Records from a data collection
BEGIN

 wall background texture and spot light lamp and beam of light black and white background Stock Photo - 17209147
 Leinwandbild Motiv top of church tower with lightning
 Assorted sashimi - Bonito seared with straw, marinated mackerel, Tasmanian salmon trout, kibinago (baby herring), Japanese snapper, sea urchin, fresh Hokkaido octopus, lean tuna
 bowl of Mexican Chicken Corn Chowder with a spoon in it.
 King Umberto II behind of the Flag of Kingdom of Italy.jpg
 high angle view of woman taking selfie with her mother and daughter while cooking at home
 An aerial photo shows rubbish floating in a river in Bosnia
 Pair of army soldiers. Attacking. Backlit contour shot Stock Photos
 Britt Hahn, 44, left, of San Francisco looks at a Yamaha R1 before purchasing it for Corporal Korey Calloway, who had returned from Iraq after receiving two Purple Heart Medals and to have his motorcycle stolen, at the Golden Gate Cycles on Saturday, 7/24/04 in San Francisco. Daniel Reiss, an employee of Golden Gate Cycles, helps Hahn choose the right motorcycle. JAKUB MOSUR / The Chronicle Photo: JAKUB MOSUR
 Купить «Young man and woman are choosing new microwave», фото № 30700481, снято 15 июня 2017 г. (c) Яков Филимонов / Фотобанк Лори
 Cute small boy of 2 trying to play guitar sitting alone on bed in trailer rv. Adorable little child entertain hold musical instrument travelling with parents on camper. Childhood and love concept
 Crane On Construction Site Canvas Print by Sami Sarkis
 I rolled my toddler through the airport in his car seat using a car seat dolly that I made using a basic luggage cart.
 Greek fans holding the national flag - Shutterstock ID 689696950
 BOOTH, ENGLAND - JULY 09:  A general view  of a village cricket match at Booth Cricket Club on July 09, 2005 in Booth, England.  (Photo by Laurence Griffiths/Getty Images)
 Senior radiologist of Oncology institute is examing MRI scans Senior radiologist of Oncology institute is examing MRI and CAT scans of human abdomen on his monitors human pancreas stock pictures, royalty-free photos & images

END

- WHAT THE TASK ASKS -
Pick out the lines above containing the word "view", then copy them.

- RESULT FOR THIS EXERCISE -
 high angle view of woman taking selfie with her mother and daughter while cooking at home
 BOOTH, ENGLAND - JULY 09:  A general view  of a village cricket match at Booth Cricket Club on July 09, 2005 in Booth, England.  (Photo by Laurence Griffiths/Getty Images)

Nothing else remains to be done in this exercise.